Software giant Microsoft wants to party like it's 1999 - or just before the tech bubble burst. The company's stock price has surged since the start of the year and there are no signs of slowing down. It seems as if that the company is starting to matter once again in the tech space. Currently the stock is trading at $32 while sitting at its 52-week high - which included a climbed of 30 percent so far on the year. And yet, it still looks incredibly cheap as it sports a relatively low P/E of 11. I can't help but interpret this low P/E as a sign of gross disrespect by Wall Street.

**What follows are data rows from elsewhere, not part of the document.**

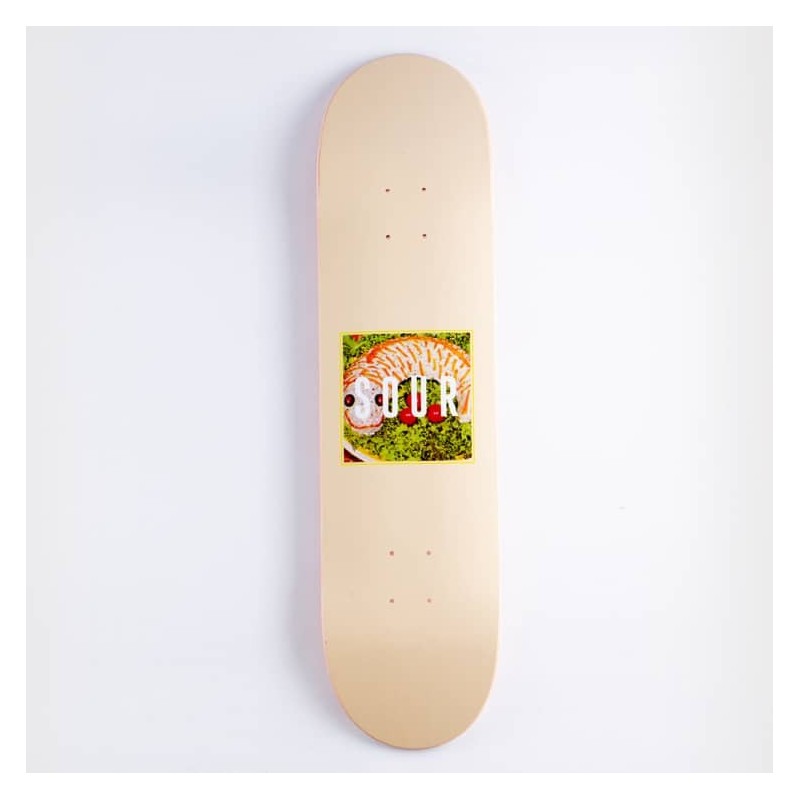BOARD SOUR BOX LOGO FISH - 8.0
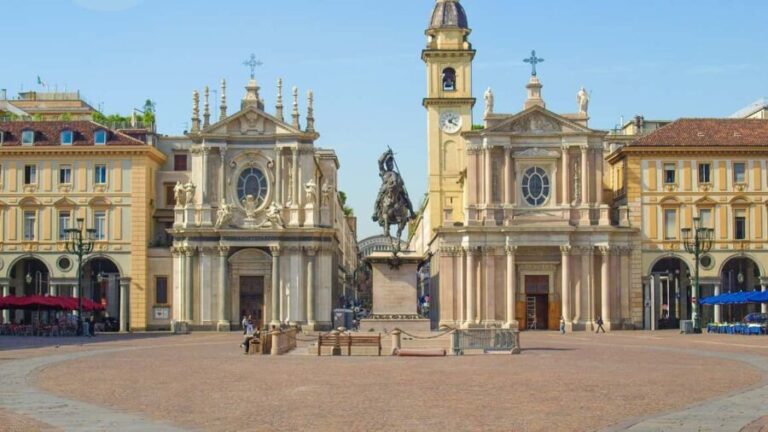 Guided visit of Turin: Between Rituals, Superstitions, and Luck - What Makes This Tour Stand Out?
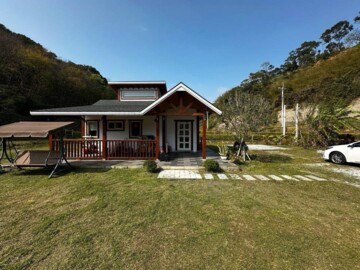 租-苗栗通宵鎮社區型大自然山林休閒農場小木屋 - Image 1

The company has plenty of positives to inspire an entry at current levels - not the least of which has to do with its raved reviews for the anticipated release of its Windows8 OS. Growth has always been my primary investment motivation and something that Microsoft has failed to produce over the past several years. But regardless of how one feels about the company and its prospect of competing with Apple and Google, the fact remains that Microsoft still has a business with very good returns on capital and excellent cash flow. And it also helps that it pays an excellent dividend.

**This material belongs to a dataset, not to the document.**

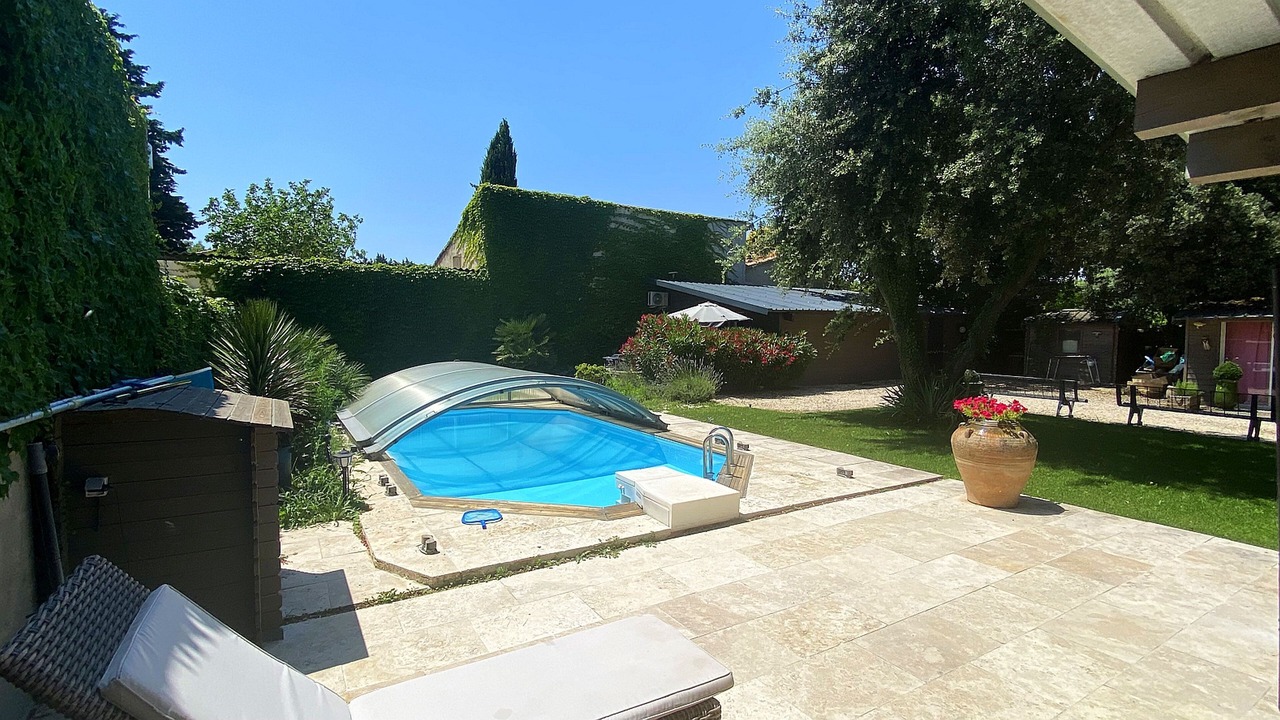 Photo of Patio Balcony in Carpentras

The company faces a daunting task of trying to battle how it is perceived by analysts as well as its own investors. But I think the best way to assess Microsoft and its value is on its own performance rather than on what the competition is doing. And for the most part, the competition specifically from Apple is the source of Microsoft's less than favorable appeal by the investment community. However, it's now time to give credit to the company where credit is due. And as the company's share price continues its ascent, I want to argue that investors should try to catch its rise before it gets too high.

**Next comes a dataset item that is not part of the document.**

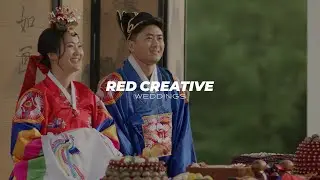 GORGEOUS Korean & Chinese American Wedding | Anna + Andre Cinematic Film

One of the challenges for Hewlett Packard continues to be with how it is perceived - particularly regarding its PC division. Why can't it restore its relevance in that regard? There is no question that there is still a market for PCs - this is even though the tablet and smart phone crave have just started to take off. But it is hard to fathom that the enterprise will begin to substitute workstations for tablets. During Microsoft's recent earnings announcement the market realized that is clearly not the case. It is clear that people will buy any platform that offers something different - this is regardless if that "difference" is practical.
Hewlett Packard is by no means a market darling, but it does continue to show that it can compete effectively with names such as EMC (EMC) as well as Cisco - names that are considered dominant within their core markets. For HP, printing and imaging also continue to show positive signs as it continues to dominate Lexmark (LXK). However, since its earnings announcement, the stock has been on a moderate decline as it seems that some investors have opted for greener pastures while HP continues to work to get its house in order. It's hard to argue with such a move. The numbers were not great and there are likely better investment plays out there. But it is also hard to ignore the value that HP has now become while trading at $25 with a P/E of 8.